[Tasks for this exercise]
[1] Translate this sentence from the synthesis procedure into Spanish: "The obtained product was filtered, washed with ethanol and dried at 120 °C."
[2] Reproduce everything in the synthesis procedure from "2.2. Synthesis of" down to "2 °C/min heating rate.".

[Page extract]
.....
2.2. Synthesis of Hard Template MCM-41

The MCM-41 sample was synthesized using CTAB as the surfactant and TEOS as the silica source [17]. In a typical synthesis, 50 g of TEOS was added to a 1 L polyethylene bottle containing 417.5 g of H₂O, 268.5 g of NH₃ (25 wt%) and 10.5 g of CTAB. Each of the previous additions was stirred for 30 min. The product was retrieved after heat treatment at 80 °C for 96 h, which can be slightly considered as a hydrothermal treatment. It was filtered, rinsed with cold ethanol (EtOH), and placed on a plate for air drying. Finally, is heat-treated to 550 °C for 5 h with a 2 °C/min heating rate.

2.3. Synthesis of Carbon Nanowires (CNWs)

The synthesis of CNWs was performed according to the hard templating method [18]. In particular 1 g MCM-41 was added to a solution obtained by dissolving 1.25 g of sucrose and 0.14 g H₂SO₄ in 5 g H₂O. The mixture was dried for 6 h at 100 °C and subsequently, for 6 h to 160 °C. The material was treated again at 100 °C and 160 °C, using the same drying procedure after the addition of 0.8 g sucrose, 0.09 g H₂SO₄ in 5 g of H₂O. The carbonization was completed by pyrolysis with heating to typically 900 °C under nitrogen flow. After the carbonization, the silica/carbon material was treated with 1 M NaOH in 1/1 (v/v) solution of EtOH/H₂O at 100 °C to remove the silica template. The obtained product was filtered, washed with ethanol and dried at 120 °C.

2.4. Chemical Oxidation and Surface Modification of CNWs

For the chemical modification and the creation of organophilic surface onto carbon nanowires, two steps of modification were selected. The first step includes the chemical modification of the surface, according to Staudenmaier’s method [19]. The second step contains the attachment of octadecylamine molecules onto the oxidized surface [20].

More specifically, for the first step 10 g of CNWs were added into a solution of 400 mL concentrated sulfuric acid and 200 mL nitric acid, which is ice bathed. Afterwards, into the previous solution 200 g of potassium chlorate was added at small quantities each time under steering and cooling. After 18 h the reactions are terminated by adding the solution at distilled water and washing the product. The oxidized carbon nanowires (CNWs-ox) are placed on a plate for air drying.

The second step includes the dispersion of 200 mg CNWs-ox into 10 mL distilled H₂O. Into this aqueous is added a solution containing 40 mL of warm ethanol with 600 mg octadecylamine. The solution is stirred under reflux for 90 h followed by centrifugation, washing with warm ethanol and air drying of the product on a plate.
.....
[Data provided]
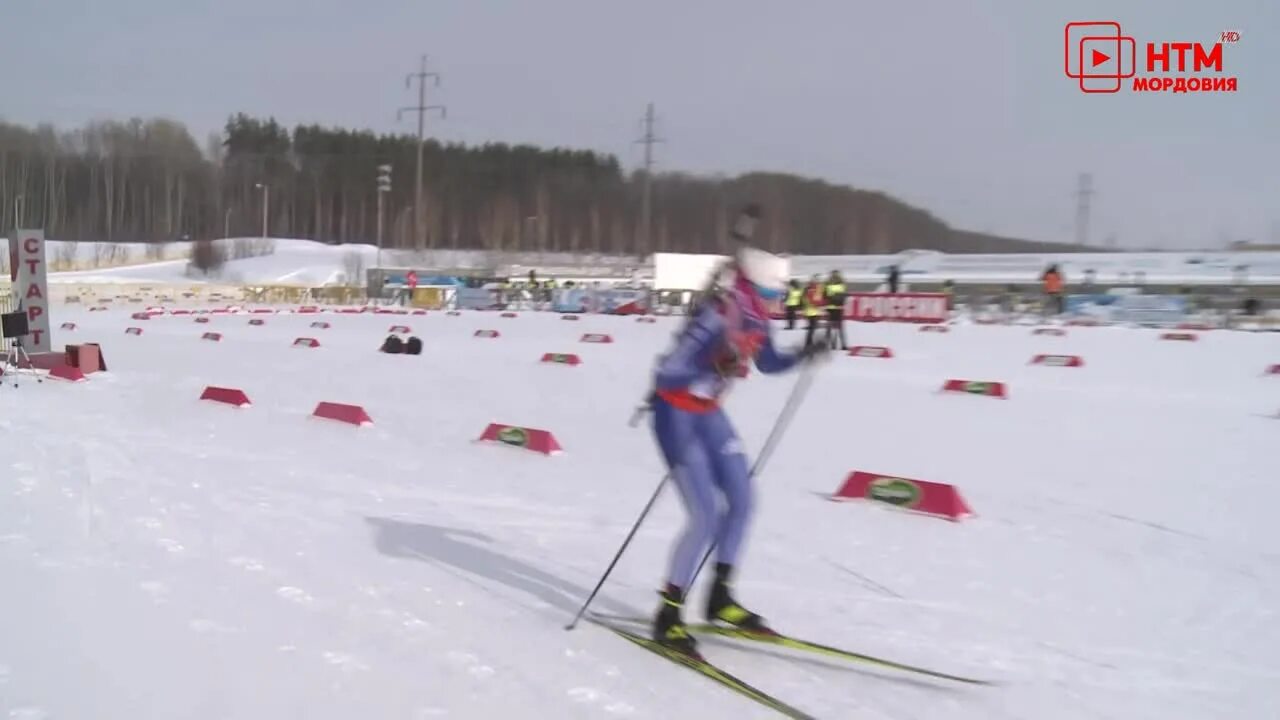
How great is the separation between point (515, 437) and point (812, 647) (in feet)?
17.9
.....
[Responses for each task]
[1] El producto obtenido se filtró, se lavó con etanol y se secó a 120 °C.

[2]
2.2. Synthesis of Hard Template MCM-41

The MCM-41 sample was synthesized using CTAB as the surfactant and TEOS as the silica source [17]. In a typical synthesis, 50 g of TEOS was added to a 1 L polyethylene bottle containing 417.5 g of H₂O, 268.5 g of NH₃ (25 wt%) and 10.5 g of CTAB. Each of the previous additions was stirred for 30 min. The product was retrieved after heat treatment at 80 °C for 96 h, which can be slightly considered as a hydrothermal treatment. It was filtered, rinsed with cold ethanol (EtOH), and placed on a plate for air drying. Finally, is heat-treated to 550 °C for 5 h with a 2 °C/min heating rate.